ABOUT THIS EXERCISE ->
If a record contains a picture, leave the picture out and transcribe everything else exactly.
##############################
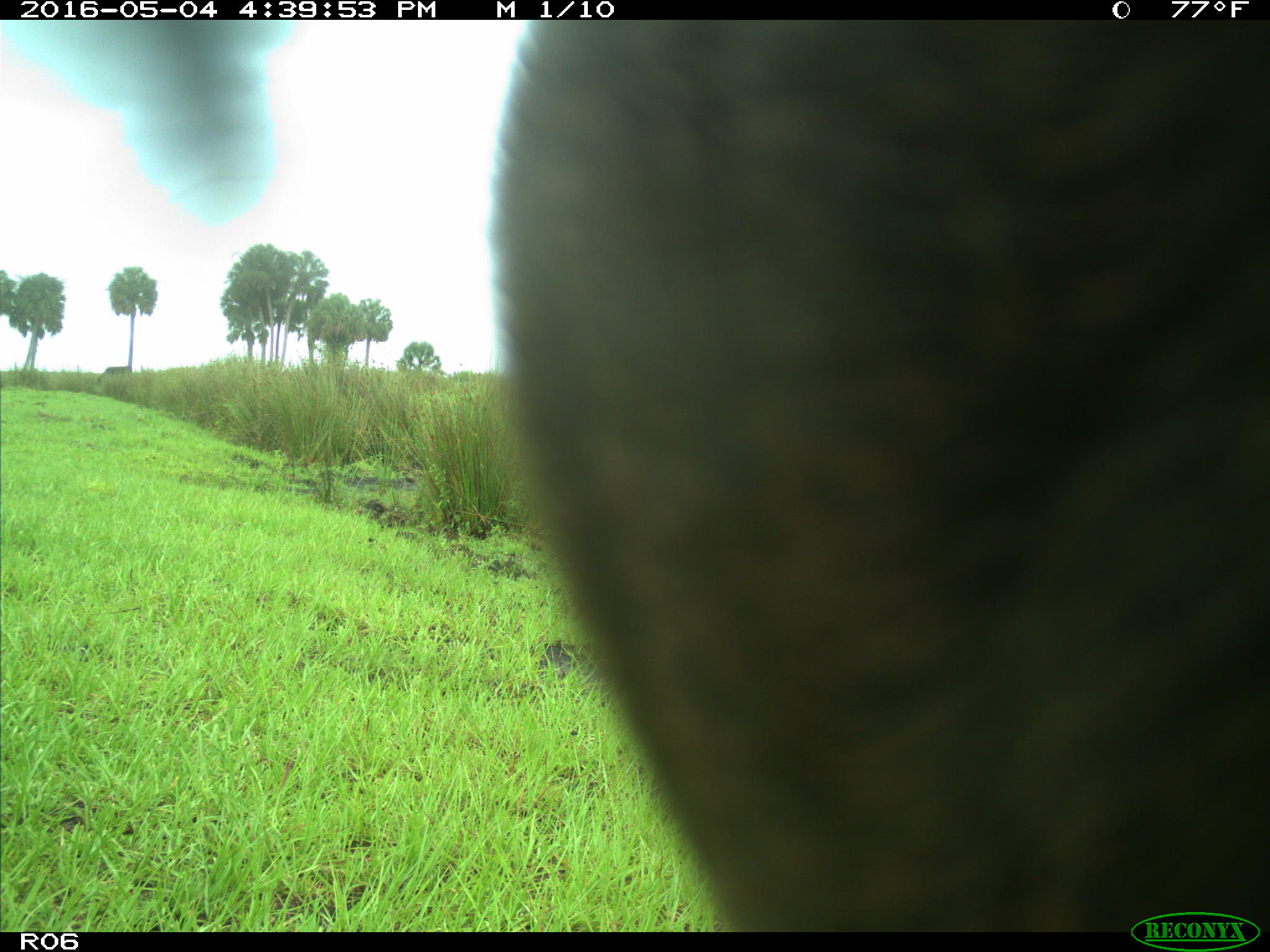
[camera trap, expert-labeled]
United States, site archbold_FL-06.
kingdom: Animalia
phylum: Chordata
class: Mammalia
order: Artiodactyla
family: Bovidae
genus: Bos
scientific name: Bos taurus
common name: domestic cow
##############################
SOLVED PROBLEM ->
[camera trap, expert-labeled]
United States, site archbold_FL-06.
kingdom: Animalia
phylum: Chordata
class: Mammalia
order: Artiodactyla
family: Bovidae
genus: Bos
scientific name: Bos taurus
common name: domestic cow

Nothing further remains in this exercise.